Marques Dos Santos and Zena from the Denizens of Brussels series, 2015 (Courtesy of the artist and Galerie Nathalie Obadia, Brussels) Image: Andres Serrano
Marques Dos Santos and Zena from the Denizens of Brussels series, 2015 (Courtesy of the artist and Galerie Nathalie Obadia, Brussels) Image: Andres Serrano

People less affected by this disparity can choose to turn away when confronted with the harsh realities faced by those who suffer more from it.

Not so the 14 international photographers and photo-media artists whose work features in In Your Dreams showing at UNSW Galleries, Paddington, until April 7.

They look unflinchingly into the eyes of the people whose health, homelands, livelihoods and opportunities have been threatened or lost because the gap has widened. They show us place after place across the world where the actions of those who have wealth and power are destroying the fortunes of those who do not.

The work of Victorian photographer and Lumina collective member, Jessie Boylan, for example, examines how nuclear fallout devastated communities and homelands in the Marshall Islands in the Pacific.

Boylan shot her photos on a visit to Majuro, the capital of the Republic of the Marshall Islands, for Nuclear Victims Remembrance Day in 2014.

Sixty years before this, the nuclear bomb tested by the United States, which contaminated the Bikini, Enewetak, Rongelap, and Utrik atolls, was 1000 times stronger than the bomb dropped on Hiroshima.

Majura Atoll, Marshall Islands, on Nuclear Victims Remembrance Day in 2014. Image: Jessie Boylan.

Majura Atoll, Marshall Islands, on Nuclear Victims Remembrance Day in 2014. Image: Jessie Boylan.

“The local Marshallese were evacuated to other atolls and have been unable to return home since,” she writes. “Many inhabitants have suffered ongoing illnesses as a result of radioactive fallout and many remember a white powder falling from the sky, which, because they thought it was soap or shampoo they rubbed in their hair and bodies.”

French photographer Samuel Gratacap’s stark depictions of a refugee camp in Choucha in Tunisia explore the serious global issue of migration.

From July 2012, Gratacap spent a year in the camp, which hosted several hundred thousand refugees in transit during the Libyan civil war and the NATO attacks.

“To truly understand what the refugees dealt with while they waited you need to stay and wait yourself” he said in an interview in lens culture.
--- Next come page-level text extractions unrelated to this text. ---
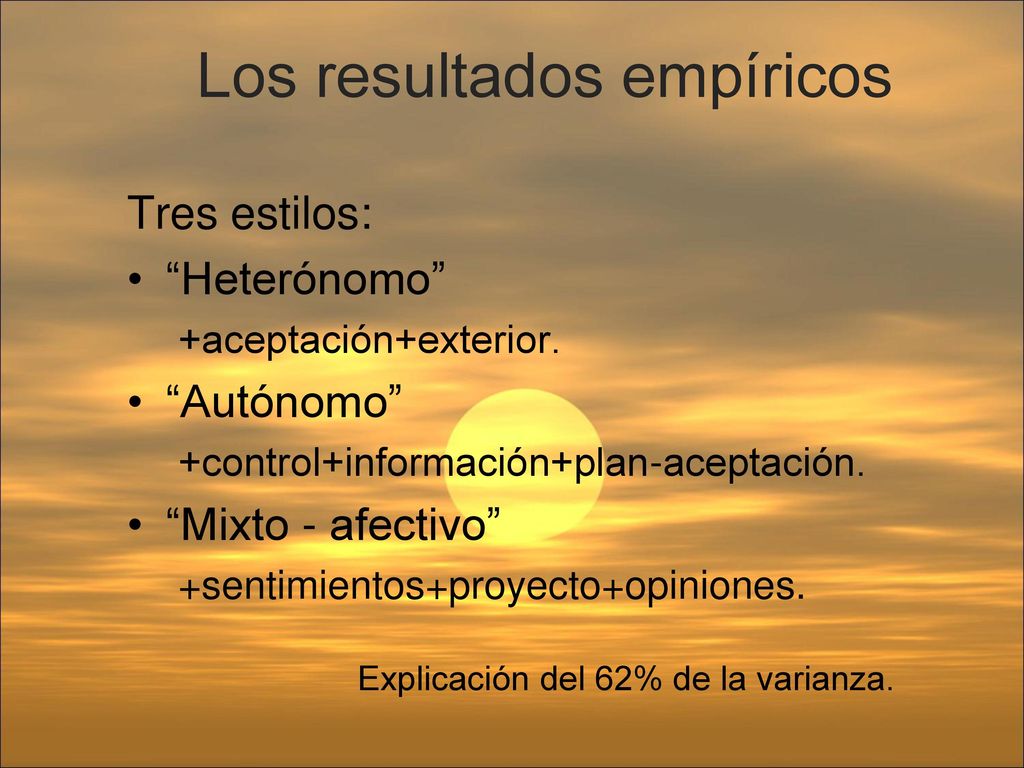 Los resultados empíricos

Tres estilos:

• “Heterónomo”
+aceptación+exterior.

• “Autónomo”
+control+información+plan-aceptación.

• “Mixto - afectivo”
+sentimientos+proyecto+opiniones.

Explicación del 62% de la varianza.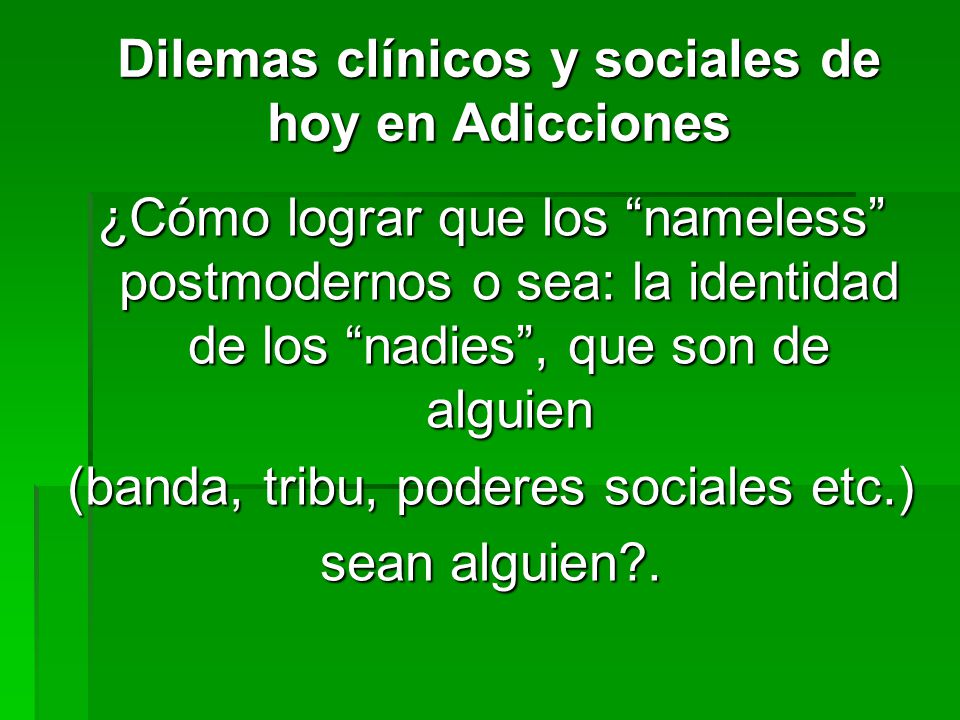 Dilemas clínicos y sociales de hoy en Adicciones

¿Cómo lograr que los “nameless” postmodernos o sea: la identidad de los “nadies”, que son de alguien

(banda, tribu, poderes sociales etc.)

sean alguien?.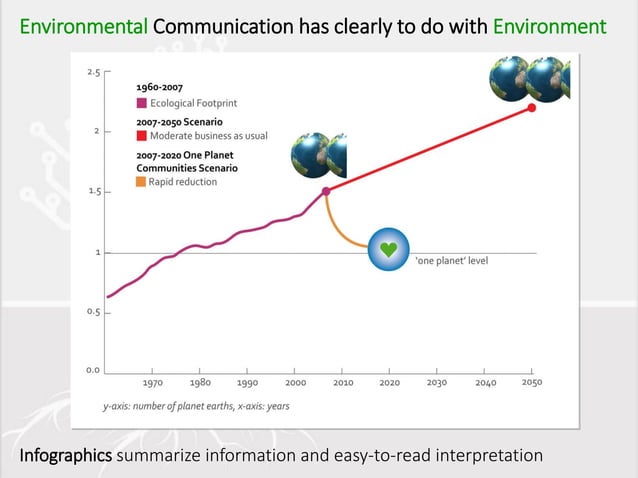 Environmental Communication has clearly to do with Environment

2.5
2
1.5
1
0.5
0.0

1960-2007
Ecological Footprint
2007-2050 Scenario
Moderate business as usual
2007-2020 One Planet Communities Scenario
Rapid reduction

'one planet' level

1970 1980 1990 2000 2010 2020 2030 2040 2050

y-axis: number of planet earths, x-axis: years

Infographics summarize information and easy-to-read interpretation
Severe sandstorms lash a man in Choucha refugee camp, Tunisia. Image: Samuel Gratacap, Empire, refugee camp of Choucha, Tunisia, 2012–14 (Courtesy of the artist and Gallery Les filles du calvaire, Paris)

Severe sandstorms lash a man in Choucha refugee camp, Tunisia. Image: Samuel Gratacap, Empire, refugee camp of Choucha, Tunisia, 2012–14 (Courtesy of the artist and Gallery Les filles du calvaire, Paris)

“The numerous images of the people with their faces covered were actually taken late, during some severe sandstorms. One thing that is not necessarily obvious from my still photographs is that the wind never fades. It damages the tents, whips sand around and gets into everything: the food, the tents, the folds of people’s clothes …”

The sandstorms and heat are so palpable in Gratacap’s work I’m still fretting about displaced communities forced to face similarly punishing weather in future as the impact from climate change increases.

 In Your Dreams is a fascinating exhibition and the curators and artists from Australia, Bangladesh, China, France, Greece, Jordan, Mexico, Nigeria, Papua New Guinea, South Africa and the US who worked to bring it together should be applauded for their creativity and courage.

They invite us to look more deeply at the thwarted dreams and nightmares of those who have less than us – and not turn away.